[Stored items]
━━━
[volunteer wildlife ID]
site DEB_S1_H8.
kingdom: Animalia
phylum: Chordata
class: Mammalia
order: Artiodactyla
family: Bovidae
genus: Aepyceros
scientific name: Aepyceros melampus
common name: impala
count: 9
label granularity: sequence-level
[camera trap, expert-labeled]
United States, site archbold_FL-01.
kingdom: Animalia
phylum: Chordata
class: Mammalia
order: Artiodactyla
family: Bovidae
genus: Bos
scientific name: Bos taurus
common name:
━━━
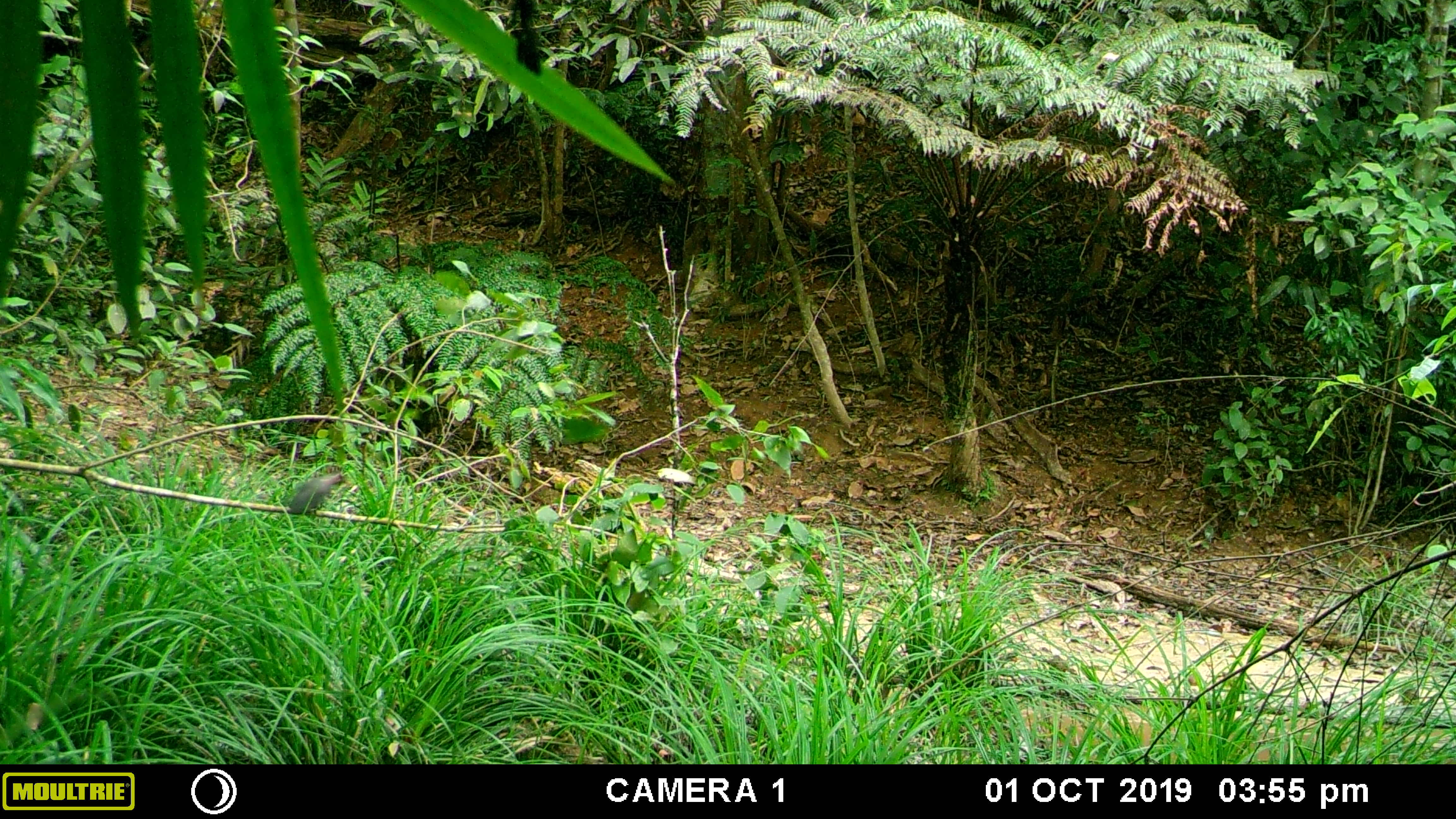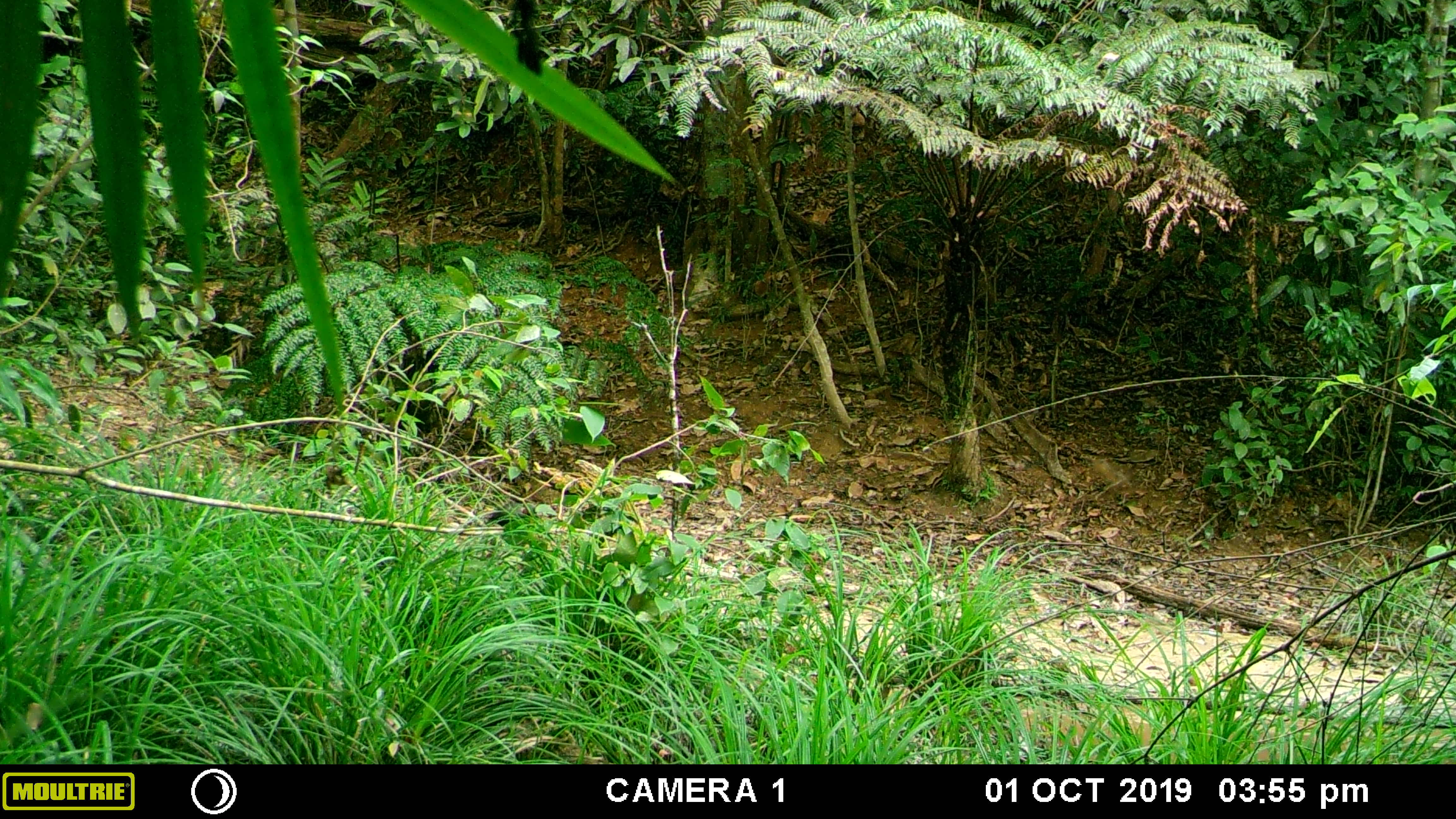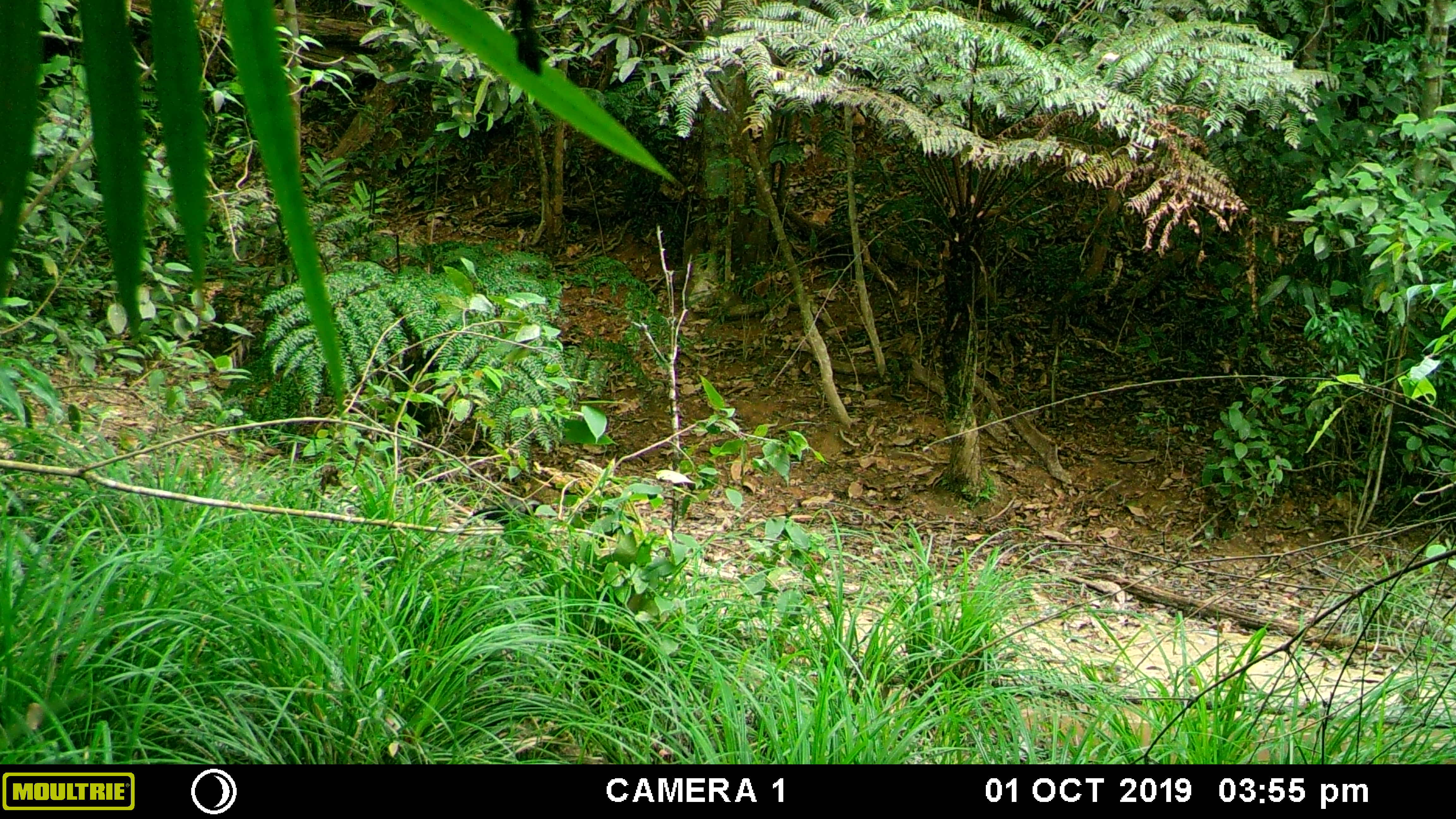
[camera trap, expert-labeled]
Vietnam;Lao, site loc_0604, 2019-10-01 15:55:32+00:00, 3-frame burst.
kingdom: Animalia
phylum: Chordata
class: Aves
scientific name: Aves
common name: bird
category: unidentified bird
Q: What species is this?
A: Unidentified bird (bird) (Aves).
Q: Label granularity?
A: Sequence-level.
━━━
TASK PROMPT: Among the records above, repeat exactly the line with "[volunteer wildlife ID]", the line with "United States, site archbold_FL-01.", and every line in between, and only those.

ANSWER TO THE EXERCISE:
[volunteer wildlife ID]
site DEB_S1_H8.
kingdom: Animalia
phylum: Chordata
class: Mammalia
order: Artiodactyla
family: Bovidae
genus: Aepyceros
scientific name: Aepyceros melampus
common name: impala
count: 9
label granularity: sequence-level
[camera trap, expert-labeled]
United States, site archbold_FL-01.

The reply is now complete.